Last week some tents were set on fire and destroyed. Some migrants have said cartel-backed gangs were responsible, but a government official suggested the fires could have been started by a group of migrants frustrated with their long waits.
“It was desperation, the cartel,” said Roxana Aguirre, 24, a Venezuelan migrant who sat outside a Brownsville bus station Friday afternoon. “You can’t stand on the street without looking over your shoulder.”
In downtown Brownsville, families from Venezuela, Cuba, Haiti and China wandered aimlessly, carrying their belongings and talking on their cell phones.
Some waited for their buses while others were in limbo, waiting for relatives before making plans to leave but finding no shelter in the meantime. A Venezuelan couple said they slept in a parking lot after being turned away from an overnight shelter.
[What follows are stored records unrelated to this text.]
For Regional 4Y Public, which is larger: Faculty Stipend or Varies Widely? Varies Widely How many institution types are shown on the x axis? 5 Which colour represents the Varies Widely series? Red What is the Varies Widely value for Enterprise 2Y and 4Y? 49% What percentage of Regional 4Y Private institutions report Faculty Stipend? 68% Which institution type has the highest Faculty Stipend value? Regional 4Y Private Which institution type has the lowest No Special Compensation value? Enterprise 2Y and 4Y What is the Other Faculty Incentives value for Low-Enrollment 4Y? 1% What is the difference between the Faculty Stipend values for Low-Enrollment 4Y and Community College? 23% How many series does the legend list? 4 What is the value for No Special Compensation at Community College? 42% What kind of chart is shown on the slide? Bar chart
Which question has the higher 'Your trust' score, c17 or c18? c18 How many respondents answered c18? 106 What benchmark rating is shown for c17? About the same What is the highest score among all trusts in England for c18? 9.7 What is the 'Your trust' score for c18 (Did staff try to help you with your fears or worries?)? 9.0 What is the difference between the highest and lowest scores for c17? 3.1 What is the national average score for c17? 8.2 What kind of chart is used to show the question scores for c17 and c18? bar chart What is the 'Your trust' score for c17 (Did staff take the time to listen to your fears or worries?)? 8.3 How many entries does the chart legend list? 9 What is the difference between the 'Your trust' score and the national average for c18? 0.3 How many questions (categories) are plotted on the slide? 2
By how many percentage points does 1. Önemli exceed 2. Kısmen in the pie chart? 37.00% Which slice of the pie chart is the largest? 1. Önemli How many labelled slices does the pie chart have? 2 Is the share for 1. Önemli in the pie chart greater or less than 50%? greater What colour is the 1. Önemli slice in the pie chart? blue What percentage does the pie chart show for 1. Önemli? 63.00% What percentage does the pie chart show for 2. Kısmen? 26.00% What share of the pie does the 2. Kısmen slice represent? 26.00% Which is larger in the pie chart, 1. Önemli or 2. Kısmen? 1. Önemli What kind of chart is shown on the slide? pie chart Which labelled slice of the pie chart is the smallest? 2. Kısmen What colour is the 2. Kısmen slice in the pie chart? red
Officials in Brownsville this week issued a disaster declaration, following other Texas border towns that have done the same despite the sudden surge of migrants, including in El Paso last year.
“We’ve never seen these numbers before,” said Brownsville Police Department spokesman Martin Sandoval.
The redeployment of resources at the border — in one of the busiest industries with a robust border guard workforce — comes as the U.S. Department of Homeland Security prepares to end the use of a public health authority known as Title 42 , allowing them to refuse asylum claims.
The government has deported migrants 2.7 million times under a rule in effect since March 2020 that denies the right to seek asylum under US and international law on the grounds of preventing the spread of COVID-19 . Title 42, as the public health rule is called, will end on May 11 when the US lifts the latest COVID-related restrictions.